Directions >>
Please write out the data that follows, word for word.
++++++
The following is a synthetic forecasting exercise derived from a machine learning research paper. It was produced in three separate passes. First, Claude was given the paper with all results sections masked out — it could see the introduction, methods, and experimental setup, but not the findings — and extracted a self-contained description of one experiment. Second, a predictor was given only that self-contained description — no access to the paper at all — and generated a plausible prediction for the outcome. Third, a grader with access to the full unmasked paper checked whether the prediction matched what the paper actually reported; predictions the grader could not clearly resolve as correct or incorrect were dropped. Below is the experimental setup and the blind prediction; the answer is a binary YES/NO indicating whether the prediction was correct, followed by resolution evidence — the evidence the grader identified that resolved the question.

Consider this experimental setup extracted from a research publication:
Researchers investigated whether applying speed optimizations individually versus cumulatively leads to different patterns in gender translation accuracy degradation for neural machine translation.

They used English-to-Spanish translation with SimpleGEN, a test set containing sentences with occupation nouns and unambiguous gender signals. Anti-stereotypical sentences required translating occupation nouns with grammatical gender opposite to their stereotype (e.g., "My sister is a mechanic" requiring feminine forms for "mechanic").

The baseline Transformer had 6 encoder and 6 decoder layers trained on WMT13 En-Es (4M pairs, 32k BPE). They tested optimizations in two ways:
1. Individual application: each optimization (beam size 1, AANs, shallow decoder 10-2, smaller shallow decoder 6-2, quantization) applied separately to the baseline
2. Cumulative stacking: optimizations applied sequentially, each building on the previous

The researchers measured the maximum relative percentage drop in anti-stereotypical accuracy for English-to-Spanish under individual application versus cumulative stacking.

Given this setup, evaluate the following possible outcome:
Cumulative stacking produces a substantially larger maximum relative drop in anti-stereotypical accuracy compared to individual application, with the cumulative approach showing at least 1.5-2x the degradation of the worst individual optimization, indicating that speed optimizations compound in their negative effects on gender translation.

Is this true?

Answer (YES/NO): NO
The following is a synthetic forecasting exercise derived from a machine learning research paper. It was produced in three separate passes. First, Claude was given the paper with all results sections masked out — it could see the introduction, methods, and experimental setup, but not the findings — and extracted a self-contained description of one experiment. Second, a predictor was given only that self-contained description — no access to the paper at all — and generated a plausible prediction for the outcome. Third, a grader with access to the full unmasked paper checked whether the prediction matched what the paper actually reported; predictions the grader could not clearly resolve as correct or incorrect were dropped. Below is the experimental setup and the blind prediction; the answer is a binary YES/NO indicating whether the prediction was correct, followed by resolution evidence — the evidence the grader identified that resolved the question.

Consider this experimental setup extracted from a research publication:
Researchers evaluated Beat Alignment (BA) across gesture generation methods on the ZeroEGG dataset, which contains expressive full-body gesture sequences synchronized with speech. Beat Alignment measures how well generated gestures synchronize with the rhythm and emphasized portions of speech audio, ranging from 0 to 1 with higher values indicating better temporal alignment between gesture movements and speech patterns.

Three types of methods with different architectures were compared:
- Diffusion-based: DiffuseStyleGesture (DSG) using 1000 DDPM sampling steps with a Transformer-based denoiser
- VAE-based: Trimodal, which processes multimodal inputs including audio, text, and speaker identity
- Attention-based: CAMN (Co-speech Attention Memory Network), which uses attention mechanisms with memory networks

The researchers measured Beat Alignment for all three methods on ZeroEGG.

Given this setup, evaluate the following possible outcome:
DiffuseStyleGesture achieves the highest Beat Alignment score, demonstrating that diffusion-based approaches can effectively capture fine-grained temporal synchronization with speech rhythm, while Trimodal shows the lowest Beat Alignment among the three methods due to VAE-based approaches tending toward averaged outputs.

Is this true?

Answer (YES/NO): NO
++++++
Exercise solution >>
The following is a synthetic forecasting exercise derived from a machine learning research paper. It was produced in three separate passes. First, Claude was given the paper with all results sections masked out — it could see the introduction, methods, and experimental setup, but not the findings — and extracted a self-contained description of one experiment. Second, a predictor was given only that self-contained description — no access to the paper at all — and generated a plausible prediction for the outcome. Third, a grader with access to the full unmasked paper checked whether the prediction matched what the paper actually reported; predictions the grader could not clearly resolve as correct or incorrect were dropped. Below is the experimental setup and the blind prediction; the answer is a binary YES/NO indicating whether the prediction was correct, followed by resolution evidence — the evidence the grader identified that resolved the question.

Consider this experimental setup extracted from a research publication:
Researchers investigated whether applying speed optimizations individually versus cumulatively leads to different patterns in gender translation accuracy degradation for neural machine translation.

They used English-to-Spanish translation with SimpleGEN, a test set containing sentences with occupation nouns and unambiguous gender signals. Anti-stereotypical sentences required translating occupation nouns with grammatical gender opposite to their stereotype (e.g., "My sister is a mechanic" requiring feminine forms for "mechanic").

The baseline Transformer had 6 encoder and 6 decoder layers trained on WMT13 En-Es (4M pairs, 32k BPE). They tested optimizations in two ways:
1. Individual application: each optimization (beam size 1, AANs, shallow decoder 10-2, smaller shallow decoder 6-2, quantization) applied separately to the baseline
2. Cumulative stacking: optimizations applied sequentially, each building on the previous

The researchers measured the maximum relative percentage drop in anti-stereotypical accuracy for English-to-Spanish under individual application versus cumulative stacking.

Given this setup, evaluate the following possible outcome:
Cumulative stacking produces a substantially larger maximum relative drop in anti-stereotypical accuracy compared to individual application, with the cumulative approach showing at least 1.5-2x the degradation of the worst individual optimization, indicating that speed optimizations compound in their negative effects on gender translation.

Is this true?

Answer (YES/NO): NO
The following is a synthetic forecasting exercise derived from a machine learning research paper. It was produced in three separate passes. First, Claude was given the paper with all results sections masked out — it could see the introduction, methods, and experimental setup, but not the findings — and extracted a self-contained description of one experiment. Second, a predictor was given only that self-contained description — no access to the paper at all — and generated a plausible prediction for the outcome. Third, a grader with access to the full unmasked paper checked whether the prediction matched what the paper actually reported; predictions the grader could not clearly resolve as correct or incorrect were dropped. Below is the experimental setup and the blind prediction; the answer is a binary YES/NO indicating whether the prediction was correct, followed by resolution evidence — the evidence the grader identified that resolved the question.

Consider this experimental setup extracted from a research publication:
Researchers evaluated Beat Alignment (BA) across gesture generation methods on the ZeroEGG dataset, which contains expressive full-body gesture sequences synchronized with speech. Beat Alignment measures how well generated gestures synchronize with the rhythm and emphasized portions of speech audio, ranging from 0 to 1 with higher values indicating better temporal alignment between gesture movements and speech patterns.

Three types of methods with different architectures were compared:
- Diffusion-based: DiffuseStyleGesture (DSG) using 1000 DDPM sampling steps with a Transformer-based denoiser
- VAE-based: Trimodal, which processes multimodal inputs including audio, text, and speaker identity
- Attention-based: CAMN (Co-speech Attention Memory Network), which uses attention mechanisms with memory networks

The researchers measured Beat Alignment for all three methods on ZeroEGG.

Given this setup, evaluate the following possible outcome:
DiffuseStyleGesture achieves the highest Beat Alignment score, demonstrating that diffusion-based approaches can effectively capture fine-grained temporal synchronization with speech rhythm, while Trimodal shows the lowest Beat Alignment among the three methods due to VAE-based approaches tending toward averaged outputs.

Is this true?

Answer (YES/NO): NO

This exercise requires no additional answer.